» The problem
Please reproduce every row below word for word, omitting the pictures.

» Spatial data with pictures
◆ ◆ ◆ ◆ ◆ ◆ ◆

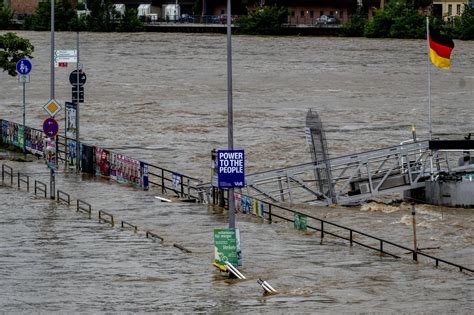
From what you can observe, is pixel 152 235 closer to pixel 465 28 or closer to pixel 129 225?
pixel 129 225

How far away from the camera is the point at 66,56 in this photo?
5181 centimetres

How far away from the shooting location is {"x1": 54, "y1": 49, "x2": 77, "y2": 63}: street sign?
51.6 metres

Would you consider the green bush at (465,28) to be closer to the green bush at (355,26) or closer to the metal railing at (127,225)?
the green bush at (355,26)

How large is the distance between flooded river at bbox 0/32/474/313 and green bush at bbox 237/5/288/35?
4701cm

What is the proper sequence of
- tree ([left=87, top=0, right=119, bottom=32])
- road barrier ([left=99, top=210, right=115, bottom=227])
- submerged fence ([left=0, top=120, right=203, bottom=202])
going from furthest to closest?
tree ([left=87, top=0, right=119, bottom=32]) → submerged fence ([left=0, top=120, right=203, bottom=202]) → road barrier ([left=99, top=210, right=115, bottom=227])

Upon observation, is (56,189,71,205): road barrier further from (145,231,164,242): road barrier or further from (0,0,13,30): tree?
(0,0,13,30): tree

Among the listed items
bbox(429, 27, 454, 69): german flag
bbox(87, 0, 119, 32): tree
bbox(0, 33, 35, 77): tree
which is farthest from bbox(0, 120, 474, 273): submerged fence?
bbox(87, 0, 119, 32): tree

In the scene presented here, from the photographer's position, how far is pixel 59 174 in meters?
50.9

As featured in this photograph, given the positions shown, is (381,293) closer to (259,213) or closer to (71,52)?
(259,213)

◆ ◆ ◆ ◆ ◆ ◆ ◆

» Written response
From what you can observe, is pixel 152 235 closer to pixel 465 28 or closer to pixel 129 225?
pixel 129 225

How far away from the camera is the point at 66,56 in this photo?
5181 centimetres

How far away from the shooting location is {"x1": 54, "y1": 49, "x2": 77, "y2": 63}: street sign?
51.6 metres

Would you consider the green bush at (465,28) to be closer to the green bush at (355,26) or closer to the metal railing at (127,225)?
the green bush at (355,26)

How large is the distance between flooded river at bbox 0/32/474/313 and green bush at bbox 237/5/288/35?
4701cm

What is the proper sequence of
- tree ([left=87, top=0, right=119, bottom=32])
- road barrier ([left=99, top=210, right=115, bottom=227])
- submerged fence ([left=0, top=120, right=203, bottom=202])
going from furthest to closest?
tree ([left=87, top=0, right=119, bottom=32]) → submerged fence ([left=0, top=120, right=203, bottom=202]) → road barrier ([left=99, top=210, right=115, bottom=227])

Upon observation, is (56,189,71,205): road barrier further from (145,231,164,242): road barrier or further from (0,0,13,30): tree?
(0,0,13,30): tree

Among the listed items
bbox(429, 27, 454, 69): german flag
bbox(87, 0, 119, 32): tree
bbox(0, 33, 35, 77): tree
which is farthest from bbox(0, 120, 474, 273): submerged fence?
bbox(87, 0, 119, 32): tree

In the scene presented here, from the photographer's position, how far is pixel 59 174 in meters?
50.9

As featured in this photograph, given the positions shown, is (381,293) closer to (259,213) or closer to (71,52)?
(259,213)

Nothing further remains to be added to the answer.